Summary of a Recent
Judicial
Development in
Wildlife
Georgia Farmer Not Allowed to Sell Wild
Alligators Inhabiting His Farm Pond
Harrison M. PittmanStaff Attorney
The Georgia Court of Appeals in Wright v. Department of Natural Resources, 562 S.E.2d 515 (Ga.App.2002) has affirmed a trial court decision that a Georgia alligator farmer cannot sell alligators living in a fenced-in pond on the farmer’s land. The court of appeals ruled that the farmer did not have a property interest in the alligators to substantiate a viable takings claim; that even if the takings claim was viable, it was nevertheless barred by a four-year statute of limitations, and that the farmer was precluded by statute from asserting a nuisance claim against the Department of Natural Resources for the state of Georgia (DNR). Id.
Winston Wright fenced in part of a pond on his land in 1963 in order to contain a small number of “wild” alligators dwelling in the pond. Id. at 516. Nearly two decades later, Wright attempted to create an alligator farm by applying for a license from the DNR. Id. His intention was to use the alligators he had confined, as well as their offspring, as “brood stock.” Id. The DNR denied his application because it was necessary for his “brood stock to be obtained from a legal source, such as another alligator farmer, and not from the wildlife population of Georgia.” Id.
Wright later purchased eight alligators from another alligator farmer and subsequently received an alligator farming license, with the understanding that the alligators confined in 1963 would not be a part of his alligator farm operation, and that the alligator populations would be separately maintained. Id. at 516-17. After a period of time, however, the two populations became intermingled. Id. at 517. Wright’s license was renewed for a final time in 1991 on the condition that the alligators, now intermingled, would be recaptured and properly separated. Id. Wright failed to do this, and the DNR has not allowed him to collect alligator eggs since that time. Id. The DNR would not allow Wright to sell his alligators, and he refused to sell only the licensed alligators. Id.
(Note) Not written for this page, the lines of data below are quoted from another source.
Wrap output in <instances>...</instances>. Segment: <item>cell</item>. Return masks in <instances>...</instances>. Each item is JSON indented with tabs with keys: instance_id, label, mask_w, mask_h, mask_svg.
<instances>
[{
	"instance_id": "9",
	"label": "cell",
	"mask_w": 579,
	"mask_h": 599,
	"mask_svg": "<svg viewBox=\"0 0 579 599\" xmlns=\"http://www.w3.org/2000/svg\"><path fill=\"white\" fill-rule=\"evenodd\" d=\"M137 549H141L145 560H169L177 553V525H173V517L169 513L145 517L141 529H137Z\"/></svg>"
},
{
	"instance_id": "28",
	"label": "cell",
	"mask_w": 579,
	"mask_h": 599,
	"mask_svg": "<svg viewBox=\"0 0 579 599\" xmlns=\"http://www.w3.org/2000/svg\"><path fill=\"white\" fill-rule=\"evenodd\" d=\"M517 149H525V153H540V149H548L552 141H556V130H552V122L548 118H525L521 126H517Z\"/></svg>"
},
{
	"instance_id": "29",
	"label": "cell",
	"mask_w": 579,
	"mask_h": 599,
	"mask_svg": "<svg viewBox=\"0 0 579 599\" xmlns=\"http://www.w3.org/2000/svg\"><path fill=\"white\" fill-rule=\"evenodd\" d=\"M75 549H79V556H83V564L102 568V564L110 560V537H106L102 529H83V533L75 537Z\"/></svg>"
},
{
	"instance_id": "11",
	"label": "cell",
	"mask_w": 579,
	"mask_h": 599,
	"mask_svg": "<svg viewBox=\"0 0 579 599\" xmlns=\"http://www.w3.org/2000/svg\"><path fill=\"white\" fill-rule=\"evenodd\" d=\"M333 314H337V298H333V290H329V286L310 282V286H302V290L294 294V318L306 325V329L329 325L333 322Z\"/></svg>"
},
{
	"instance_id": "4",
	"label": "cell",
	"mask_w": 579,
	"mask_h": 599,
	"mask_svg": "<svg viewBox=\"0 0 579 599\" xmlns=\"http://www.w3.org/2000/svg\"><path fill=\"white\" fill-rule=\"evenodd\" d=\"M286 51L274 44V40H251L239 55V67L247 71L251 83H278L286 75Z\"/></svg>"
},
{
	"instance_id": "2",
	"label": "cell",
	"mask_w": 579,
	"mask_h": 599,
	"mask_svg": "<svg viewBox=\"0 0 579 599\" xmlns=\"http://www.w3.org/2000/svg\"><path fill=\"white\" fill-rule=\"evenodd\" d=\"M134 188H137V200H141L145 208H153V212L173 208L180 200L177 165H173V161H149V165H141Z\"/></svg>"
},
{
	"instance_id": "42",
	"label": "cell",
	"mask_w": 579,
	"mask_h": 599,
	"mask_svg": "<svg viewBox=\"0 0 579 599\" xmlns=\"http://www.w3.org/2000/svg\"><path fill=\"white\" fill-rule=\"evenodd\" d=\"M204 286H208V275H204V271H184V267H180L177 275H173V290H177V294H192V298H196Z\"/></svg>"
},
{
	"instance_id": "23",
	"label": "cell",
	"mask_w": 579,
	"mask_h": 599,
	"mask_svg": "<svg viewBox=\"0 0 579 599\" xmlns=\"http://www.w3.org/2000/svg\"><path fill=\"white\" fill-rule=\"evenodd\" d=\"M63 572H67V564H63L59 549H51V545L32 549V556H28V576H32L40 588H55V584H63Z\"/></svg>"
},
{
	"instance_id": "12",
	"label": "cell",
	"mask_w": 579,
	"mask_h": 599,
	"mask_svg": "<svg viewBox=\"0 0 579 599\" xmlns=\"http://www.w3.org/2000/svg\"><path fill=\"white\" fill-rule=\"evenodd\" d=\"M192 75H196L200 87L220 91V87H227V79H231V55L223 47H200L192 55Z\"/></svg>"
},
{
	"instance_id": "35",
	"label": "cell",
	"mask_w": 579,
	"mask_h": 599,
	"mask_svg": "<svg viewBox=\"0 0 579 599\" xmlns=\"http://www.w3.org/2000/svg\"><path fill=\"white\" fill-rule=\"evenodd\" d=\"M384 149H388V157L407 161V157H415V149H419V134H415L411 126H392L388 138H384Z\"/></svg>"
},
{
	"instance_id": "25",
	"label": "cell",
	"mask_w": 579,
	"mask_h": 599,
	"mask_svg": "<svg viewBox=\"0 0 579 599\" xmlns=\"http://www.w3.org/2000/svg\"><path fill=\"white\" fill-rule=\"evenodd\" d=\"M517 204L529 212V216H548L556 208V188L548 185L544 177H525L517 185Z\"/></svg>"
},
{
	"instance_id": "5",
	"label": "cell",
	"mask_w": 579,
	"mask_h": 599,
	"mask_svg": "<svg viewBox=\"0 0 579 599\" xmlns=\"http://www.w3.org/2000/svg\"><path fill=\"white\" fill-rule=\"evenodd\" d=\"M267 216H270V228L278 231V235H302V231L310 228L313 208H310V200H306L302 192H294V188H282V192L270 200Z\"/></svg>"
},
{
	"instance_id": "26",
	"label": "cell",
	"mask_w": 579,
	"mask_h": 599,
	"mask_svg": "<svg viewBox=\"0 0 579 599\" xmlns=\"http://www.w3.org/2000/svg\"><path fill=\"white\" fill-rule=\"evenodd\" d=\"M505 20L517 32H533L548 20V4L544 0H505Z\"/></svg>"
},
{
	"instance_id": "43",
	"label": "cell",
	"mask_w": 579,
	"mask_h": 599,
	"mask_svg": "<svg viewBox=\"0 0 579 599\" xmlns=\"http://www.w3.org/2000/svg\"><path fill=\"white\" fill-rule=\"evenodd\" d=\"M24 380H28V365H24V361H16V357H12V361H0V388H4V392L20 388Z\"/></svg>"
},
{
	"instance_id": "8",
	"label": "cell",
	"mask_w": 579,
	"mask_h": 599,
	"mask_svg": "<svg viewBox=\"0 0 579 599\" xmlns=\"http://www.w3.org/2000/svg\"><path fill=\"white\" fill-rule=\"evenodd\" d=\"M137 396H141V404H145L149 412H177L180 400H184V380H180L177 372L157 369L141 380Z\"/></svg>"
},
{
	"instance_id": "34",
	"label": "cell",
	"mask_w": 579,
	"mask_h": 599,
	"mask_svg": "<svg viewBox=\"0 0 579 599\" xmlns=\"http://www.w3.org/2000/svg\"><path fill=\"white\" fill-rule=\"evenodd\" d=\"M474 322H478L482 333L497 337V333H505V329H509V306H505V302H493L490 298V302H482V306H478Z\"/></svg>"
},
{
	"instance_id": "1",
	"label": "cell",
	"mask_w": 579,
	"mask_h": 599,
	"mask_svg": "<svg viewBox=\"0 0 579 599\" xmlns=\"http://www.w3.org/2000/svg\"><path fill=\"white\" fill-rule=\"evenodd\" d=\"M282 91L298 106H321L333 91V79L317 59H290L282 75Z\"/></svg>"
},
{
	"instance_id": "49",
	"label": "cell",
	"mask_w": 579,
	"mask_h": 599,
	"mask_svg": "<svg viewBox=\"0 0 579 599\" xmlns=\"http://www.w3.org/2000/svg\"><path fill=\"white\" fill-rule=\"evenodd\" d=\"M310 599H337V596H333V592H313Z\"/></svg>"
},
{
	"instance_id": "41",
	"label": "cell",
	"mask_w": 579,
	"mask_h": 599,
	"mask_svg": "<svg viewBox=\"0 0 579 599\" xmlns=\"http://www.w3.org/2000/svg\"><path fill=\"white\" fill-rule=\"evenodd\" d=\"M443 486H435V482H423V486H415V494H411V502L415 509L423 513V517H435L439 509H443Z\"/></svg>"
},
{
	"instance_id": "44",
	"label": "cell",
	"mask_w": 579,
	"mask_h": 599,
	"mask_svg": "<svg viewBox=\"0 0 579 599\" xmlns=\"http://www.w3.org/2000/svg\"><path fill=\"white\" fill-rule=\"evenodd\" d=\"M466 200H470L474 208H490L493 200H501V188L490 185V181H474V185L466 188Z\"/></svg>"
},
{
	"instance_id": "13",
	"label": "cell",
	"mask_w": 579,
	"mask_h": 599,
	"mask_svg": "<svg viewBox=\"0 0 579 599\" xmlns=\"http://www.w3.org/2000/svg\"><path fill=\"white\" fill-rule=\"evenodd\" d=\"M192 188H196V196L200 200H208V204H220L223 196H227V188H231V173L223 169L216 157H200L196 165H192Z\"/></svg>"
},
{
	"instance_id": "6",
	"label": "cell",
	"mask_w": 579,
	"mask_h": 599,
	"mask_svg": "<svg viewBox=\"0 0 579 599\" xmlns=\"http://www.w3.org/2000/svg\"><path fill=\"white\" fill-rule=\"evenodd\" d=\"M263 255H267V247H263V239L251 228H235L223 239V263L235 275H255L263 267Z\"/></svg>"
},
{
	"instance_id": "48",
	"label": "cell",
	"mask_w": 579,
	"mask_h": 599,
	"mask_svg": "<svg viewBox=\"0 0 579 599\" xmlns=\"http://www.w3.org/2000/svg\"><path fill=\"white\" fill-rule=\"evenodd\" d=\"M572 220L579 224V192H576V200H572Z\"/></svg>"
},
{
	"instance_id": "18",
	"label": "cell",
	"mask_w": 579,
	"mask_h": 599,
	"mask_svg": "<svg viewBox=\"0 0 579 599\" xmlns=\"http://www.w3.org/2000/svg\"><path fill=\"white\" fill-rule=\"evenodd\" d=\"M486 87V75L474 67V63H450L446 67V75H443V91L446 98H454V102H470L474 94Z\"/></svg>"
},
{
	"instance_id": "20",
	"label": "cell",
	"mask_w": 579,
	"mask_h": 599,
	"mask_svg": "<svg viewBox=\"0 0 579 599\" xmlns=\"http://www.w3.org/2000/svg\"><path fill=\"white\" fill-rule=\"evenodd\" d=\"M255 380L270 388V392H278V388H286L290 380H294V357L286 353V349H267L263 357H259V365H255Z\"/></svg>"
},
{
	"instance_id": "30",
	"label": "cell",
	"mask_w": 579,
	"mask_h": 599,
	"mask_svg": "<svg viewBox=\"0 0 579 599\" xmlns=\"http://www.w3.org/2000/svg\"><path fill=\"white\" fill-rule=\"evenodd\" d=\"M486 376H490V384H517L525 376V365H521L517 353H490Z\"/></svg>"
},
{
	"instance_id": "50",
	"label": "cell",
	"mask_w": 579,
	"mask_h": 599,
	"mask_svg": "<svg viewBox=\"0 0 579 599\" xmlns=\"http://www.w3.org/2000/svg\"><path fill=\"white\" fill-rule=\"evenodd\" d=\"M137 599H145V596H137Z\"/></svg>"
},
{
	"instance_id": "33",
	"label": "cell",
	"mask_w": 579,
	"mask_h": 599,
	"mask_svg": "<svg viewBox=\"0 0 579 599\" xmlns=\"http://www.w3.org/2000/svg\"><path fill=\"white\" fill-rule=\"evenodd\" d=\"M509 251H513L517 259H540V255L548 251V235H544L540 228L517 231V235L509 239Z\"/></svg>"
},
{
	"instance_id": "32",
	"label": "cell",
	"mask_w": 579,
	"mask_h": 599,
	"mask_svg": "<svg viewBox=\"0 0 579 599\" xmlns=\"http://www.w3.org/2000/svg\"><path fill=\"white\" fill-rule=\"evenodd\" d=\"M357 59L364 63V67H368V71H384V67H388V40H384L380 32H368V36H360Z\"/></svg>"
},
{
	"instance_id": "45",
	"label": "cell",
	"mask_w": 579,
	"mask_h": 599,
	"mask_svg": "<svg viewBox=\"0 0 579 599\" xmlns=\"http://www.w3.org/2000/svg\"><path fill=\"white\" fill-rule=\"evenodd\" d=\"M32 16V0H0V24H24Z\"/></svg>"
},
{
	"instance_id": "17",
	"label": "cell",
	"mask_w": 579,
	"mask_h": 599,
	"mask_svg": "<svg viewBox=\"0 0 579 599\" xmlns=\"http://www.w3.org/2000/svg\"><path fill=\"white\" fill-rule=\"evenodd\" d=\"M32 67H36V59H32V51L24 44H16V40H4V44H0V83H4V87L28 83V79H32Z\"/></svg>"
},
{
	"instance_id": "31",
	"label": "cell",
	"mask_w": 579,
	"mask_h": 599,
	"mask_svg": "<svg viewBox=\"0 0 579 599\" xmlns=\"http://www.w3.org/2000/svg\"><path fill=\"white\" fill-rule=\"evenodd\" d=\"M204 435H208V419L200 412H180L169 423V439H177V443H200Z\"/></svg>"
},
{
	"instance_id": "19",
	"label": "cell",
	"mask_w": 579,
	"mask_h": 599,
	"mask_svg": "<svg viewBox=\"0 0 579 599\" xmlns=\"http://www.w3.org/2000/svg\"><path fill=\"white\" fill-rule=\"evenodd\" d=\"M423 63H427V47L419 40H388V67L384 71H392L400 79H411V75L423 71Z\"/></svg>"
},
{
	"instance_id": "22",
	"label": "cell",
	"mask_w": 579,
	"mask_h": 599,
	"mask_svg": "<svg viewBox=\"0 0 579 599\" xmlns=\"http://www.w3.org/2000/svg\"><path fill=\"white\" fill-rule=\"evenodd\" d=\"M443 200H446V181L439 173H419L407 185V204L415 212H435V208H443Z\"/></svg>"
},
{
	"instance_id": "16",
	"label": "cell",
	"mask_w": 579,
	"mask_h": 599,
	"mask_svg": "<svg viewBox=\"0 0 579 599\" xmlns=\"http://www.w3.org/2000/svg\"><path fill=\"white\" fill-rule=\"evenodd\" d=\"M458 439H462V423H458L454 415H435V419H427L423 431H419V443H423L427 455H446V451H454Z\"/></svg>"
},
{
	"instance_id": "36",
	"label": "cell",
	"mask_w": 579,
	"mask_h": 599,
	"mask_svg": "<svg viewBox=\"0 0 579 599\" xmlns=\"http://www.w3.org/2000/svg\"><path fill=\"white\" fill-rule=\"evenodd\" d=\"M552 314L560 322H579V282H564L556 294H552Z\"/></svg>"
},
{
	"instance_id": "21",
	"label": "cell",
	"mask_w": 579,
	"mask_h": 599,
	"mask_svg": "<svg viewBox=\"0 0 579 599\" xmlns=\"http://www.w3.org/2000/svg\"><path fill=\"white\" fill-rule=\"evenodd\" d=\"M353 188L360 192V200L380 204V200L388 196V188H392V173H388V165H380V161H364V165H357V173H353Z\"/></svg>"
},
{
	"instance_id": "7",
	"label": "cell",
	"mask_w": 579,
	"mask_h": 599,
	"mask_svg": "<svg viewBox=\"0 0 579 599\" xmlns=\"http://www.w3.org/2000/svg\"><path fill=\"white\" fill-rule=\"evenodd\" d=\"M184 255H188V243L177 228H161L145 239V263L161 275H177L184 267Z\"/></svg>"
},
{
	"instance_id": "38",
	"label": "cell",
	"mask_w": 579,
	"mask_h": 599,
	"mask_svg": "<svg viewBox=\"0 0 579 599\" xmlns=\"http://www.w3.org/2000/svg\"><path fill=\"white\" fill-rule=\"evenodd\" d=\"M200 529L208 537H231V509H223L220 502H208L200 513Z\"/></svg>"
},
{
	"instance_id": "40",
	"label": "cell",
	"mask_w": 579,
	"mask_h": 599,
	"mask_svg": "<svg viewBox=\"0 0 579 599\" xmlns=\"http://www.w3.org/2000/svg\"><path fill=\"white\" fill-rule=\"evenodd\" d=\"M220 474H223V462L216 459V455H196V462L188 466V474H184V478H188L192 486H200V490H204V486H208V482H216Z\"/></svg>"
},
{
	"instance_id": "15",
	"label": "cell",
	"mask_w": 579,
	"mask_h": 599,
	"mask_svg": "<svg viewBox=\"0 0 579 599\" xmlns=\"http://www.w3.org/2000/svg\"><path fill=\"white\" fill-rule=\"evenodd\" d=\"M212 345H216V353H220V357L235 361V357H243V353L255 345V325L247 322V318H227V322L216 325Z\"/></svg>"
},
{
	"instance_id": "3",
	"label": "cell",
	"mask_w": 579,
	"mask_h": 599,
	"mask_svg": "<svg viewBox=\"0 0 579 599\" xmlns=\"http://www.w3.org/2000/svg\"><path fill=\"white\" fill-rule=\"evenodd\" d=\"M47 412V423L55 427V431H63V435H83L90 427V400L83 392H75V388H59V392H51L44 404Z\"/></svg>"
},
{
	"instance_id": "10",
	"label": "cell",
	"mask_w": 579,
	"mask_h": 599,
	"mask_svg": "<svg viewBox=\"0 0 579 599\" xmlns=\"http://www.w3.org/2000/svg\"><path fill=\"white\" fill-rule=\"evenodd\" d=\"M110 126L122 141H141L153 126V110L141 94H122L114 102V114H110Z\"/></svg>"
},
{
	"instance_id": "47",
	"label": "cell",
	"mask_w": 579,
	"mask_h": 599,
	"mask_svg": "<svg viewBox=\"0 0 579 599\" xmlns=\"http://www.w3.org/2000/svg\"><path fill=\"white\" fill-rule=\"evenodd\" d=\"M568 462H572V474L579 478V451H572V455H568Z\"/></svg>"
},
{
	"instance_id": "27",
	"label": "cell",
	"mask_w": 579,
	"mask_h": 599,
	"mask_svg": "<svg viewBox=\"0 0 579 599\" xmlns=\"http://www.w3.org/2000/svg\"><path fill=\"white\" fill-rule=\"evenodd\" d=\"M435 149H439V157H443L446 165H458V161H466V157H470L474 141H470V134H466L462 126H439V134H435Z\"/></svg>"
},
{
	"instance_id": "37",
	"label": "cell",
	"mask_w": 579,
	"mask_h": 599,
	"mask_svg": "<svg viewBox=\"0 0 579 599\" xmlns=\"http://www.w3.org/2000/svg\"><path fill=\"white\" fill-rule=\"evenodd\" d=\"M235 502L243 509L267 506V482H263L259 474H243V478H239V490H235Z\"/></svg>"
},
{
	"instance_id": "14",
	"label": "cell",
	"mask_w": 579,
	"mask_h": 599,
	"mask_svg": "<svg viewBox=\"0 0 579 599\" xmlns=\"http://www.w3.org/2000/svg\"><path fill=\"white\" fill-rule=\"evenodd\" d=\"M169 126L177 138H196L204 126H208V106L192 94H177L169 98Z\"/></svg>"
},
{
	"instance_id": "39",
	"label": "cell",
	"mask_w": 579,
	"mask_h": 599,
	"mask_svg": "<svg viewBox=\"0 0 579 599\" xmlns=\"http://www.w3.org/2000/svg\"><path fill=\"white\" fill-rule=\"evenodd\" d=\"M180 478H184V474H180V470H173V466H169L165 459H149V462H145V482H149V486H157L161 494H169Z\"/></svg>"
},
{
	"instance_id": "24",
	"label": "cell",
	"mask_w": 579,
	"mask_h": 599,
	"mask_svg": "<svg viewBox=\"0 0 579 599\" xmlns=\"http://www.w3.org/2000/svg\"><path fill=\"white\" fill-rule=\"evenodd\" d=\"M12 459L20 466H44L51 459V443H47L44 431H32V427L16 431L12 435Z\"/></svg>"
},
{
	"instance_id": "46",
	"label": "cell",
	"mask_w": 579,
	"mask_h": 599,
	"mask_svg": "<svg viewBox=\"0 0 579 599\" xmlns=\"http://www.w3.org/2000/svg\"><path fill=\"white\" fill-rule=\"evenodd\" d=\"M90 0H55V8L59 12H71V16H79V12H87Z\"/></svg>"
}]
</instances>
Wright filed suit against the DNR alleging that the DNR owed him “just and adequate compensation for the taking of the alligators.” Id. He also argued that if the State did, in fact, own the alligators and did not allow him to remove them from his property by selling them, then the alligators qualified as a nuisance on his property. Id. at 518. The court of appeals dismissed both of these arguments.
With respect to the first argument, the court ruled that Wright had no property interest in the alligators under Georgia law, thereby dissolving his takings claim. Id. He lacked a property interest because “he did not abide by the law at the outset in acquiring the alligators, and because the law in effect at the time he applied for a license placed ownership of wildlife in the State of Georgia . . . .” Id. The court also ruled that even under the assumption that Wright did have a property interest in the alligators, he still would have been barred by the applicable four-year statute of limitations from making a takings claim. Id. Finally, the court rejected Wright’s nuisance argument on the ground that the DNR was immune from suit under OCGA § 27-1-3(b), which stated that the DNR was “immune from suit and shall not be liable for any damage to life, person, or property caused directly or indirectly by any wildlife.” Id.
This case summary was prepared June, 2002.